Monday, June 14, 2010

PUMPKIN SOUP


Makes about 2 litres. Serves 6

 

1 JAPANESE PUMPKIN (ABOUT 1.8 KG)

900 MLS CHICKEN STOCK
2 TEASPOONS MILD PAPRIKA
2 BAY LEAVES
2 ALLSPICE
4 BROWN ONIONS
2 CLOVES GARLIC
3 TABLESPOONS GHEE
SEA SALT
PEPPER

Skin, seed & dice the pumpkin into approximately 4cm chunks. Tie the bay leaves and allspice into muslin or place in a mesh spice basket. Put diced pumpkin, stock, paprika and spices into a saucepan, cover and cook over low heat for 30-40 minutes – until pumpkin is soft.

Meanwhile, skin and halve the onions, then slice. Heat the ghee over medium heat in a shallow pan (choose one that has a lid). Add onions and the whole peeled garlic cloves.
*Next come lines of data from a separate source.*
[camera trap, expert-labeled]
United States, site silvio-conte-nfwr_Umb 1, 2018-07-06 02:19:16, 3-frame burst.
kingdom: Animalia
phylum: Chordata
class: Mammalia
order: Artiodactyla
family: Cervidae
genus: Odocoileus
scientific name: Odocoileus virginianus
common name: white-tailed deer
Cover, reduce to low and cook, stirring occasionally until the onions are nut brown and caramelised.

Remove the spice bag from the pumpkin. Add the onions and blend until smooth. Add salt (probably 1-2 teaspoons) and pepper (a half dozen twists of the mill) to taste. Blend again. (This freezes well. I divide it into single serve portions of about 330 mls.)